States Act to Protect Detainees from Frisky Officers

States Act to Protect Detainees from Frisky Officers

Estimated reading time: 3 minutes

Police can take people into custody for various reasons, and numerous laws limit and define what can happen after. The legislatures and governors of two states recently acted to place one significant new restriction on police-detainee interactions: having sex has been legislated to be taboo, something detainees cannot legally consent to.

It’s not as though sexual assault by law enforcers is a rare or unknown occurrence. A report by the Cato Institute found it to be second only to excessive force in many complaints of police misconduct. An Associated Press probe of the issue published in 2015-most reported form of police misconduct in the U.S. found that around a thousand police officers lost their licenses during the six years between 2009 and 2014 for sex-related offenses, and termed that total “unquestionably an undercount,” since not all states routinely made such responses.

In less than a majority of the states, the law has for some time made it a crime for law enforcement officers to have sexual relations with persons in custody. Some of the states that have outlawed police sex with detainees had only moved to protect detainees within the last decade or so: Oregon (2005), Alaska (2013), and Arizona (2015). Even so, at the start of this year, there was no such legal precedent set in 35 states.

This year Kansas and New York joined the states to protect detainees with explicit bans on law enforcement personnel having sexual contact with detained persons. There are both similarities and differences in how each state came to join the ranks of states forbidding such relations.
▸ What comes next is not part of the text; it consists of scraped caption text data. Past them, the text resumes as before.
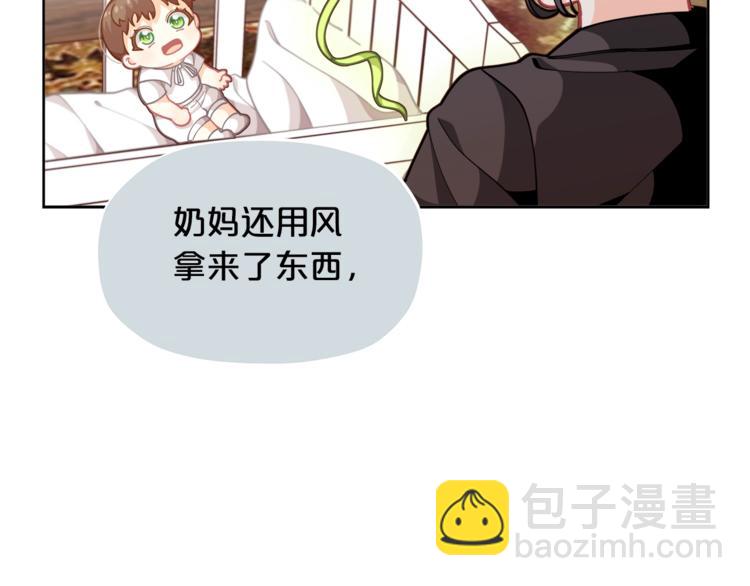 第6话 这里是魔法世界82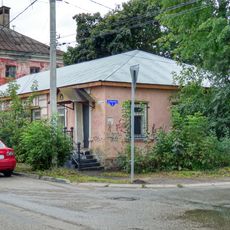 Жилой дом (Тверь)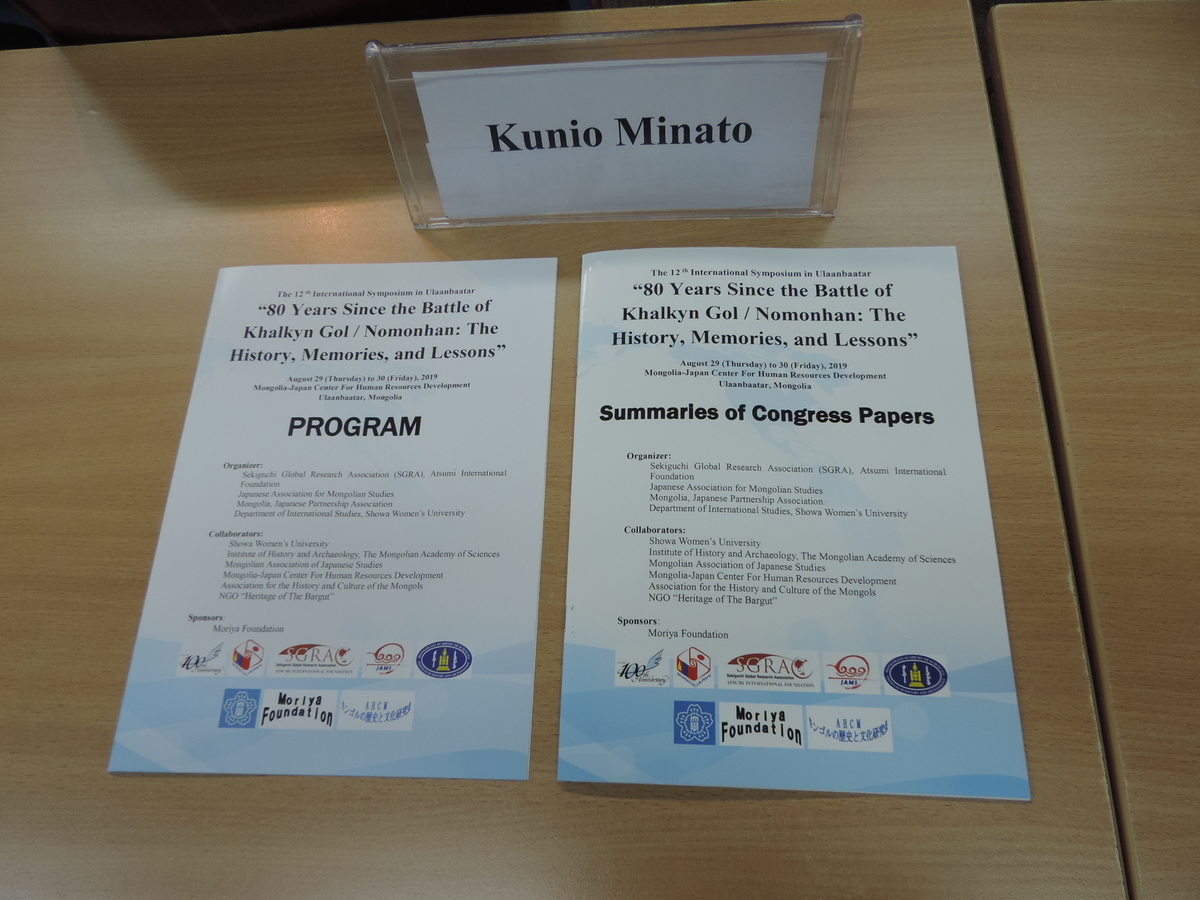 f:id:minato920:20190830093727j:plain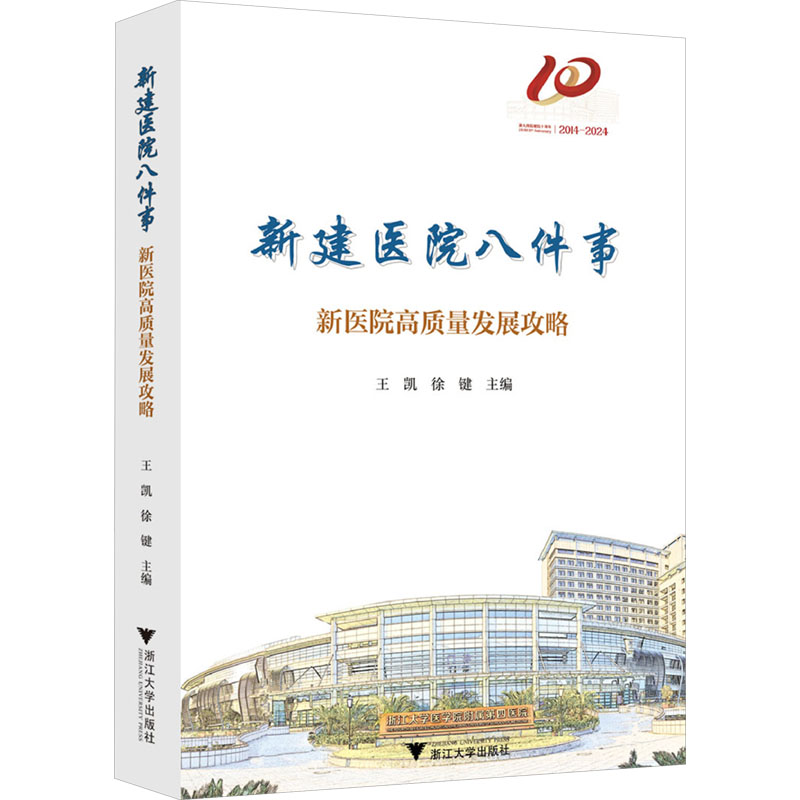 [M]新建医院八件事 新医院高质量发展攻略-9787308254243高清大图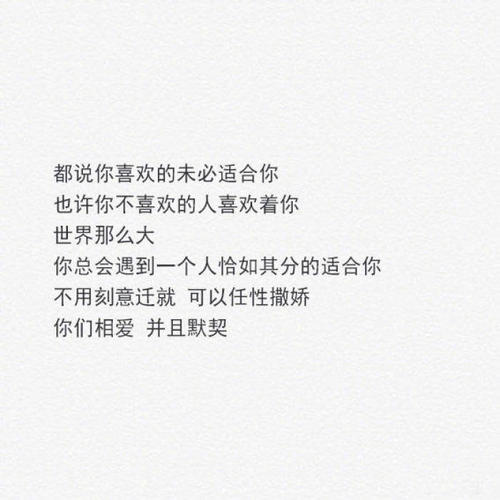 最美的爱情句子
New York had the more shocking story. Last year, one mid-September evening, two plainclothes New York City detectives in an unmarked van discovered three young people smoking marijuana in a Brooklyn alley. The policemen told the two males in the group to take off, then handcuffed Anna Chambers (an alias), the lone 18-year-old female, in the back of their van and took turns raping her.

After being dropped off on the roadside, she called a friend who took her to a hospital. DNA confirmed her assailants’ identity as a pair of Brooklyn narcotics detectives in their 30s; they left the force and face trial this fall. Their claim that Anna had consented highlighted New York’s absence of any law which expressly forbids law enforcers from having sexual relations with persons they have detained.

By the end of this March, the New York legislature had easily cleared a bill, supported and signed by Gov. Andrew Cuomo, making it legally impossible for a person to consent to sexual relations with a law enforcement officer detaining them.

In Kansas, a recently elected legislator pushed for change after she learned of the New York controversy and of a wrongly convicted Kansas City man who spent 23 years imprisoned; that case revealed the arresting detective’s long history of threatening local women that they or their relatives would be arrested if his sexual demands were rebuffed. A provision criminalizing law enforcers having sex with persons they detain was added to a package of criminal law revisions moving through the legislature and signed into law by Gov. Jeff Colyer this May.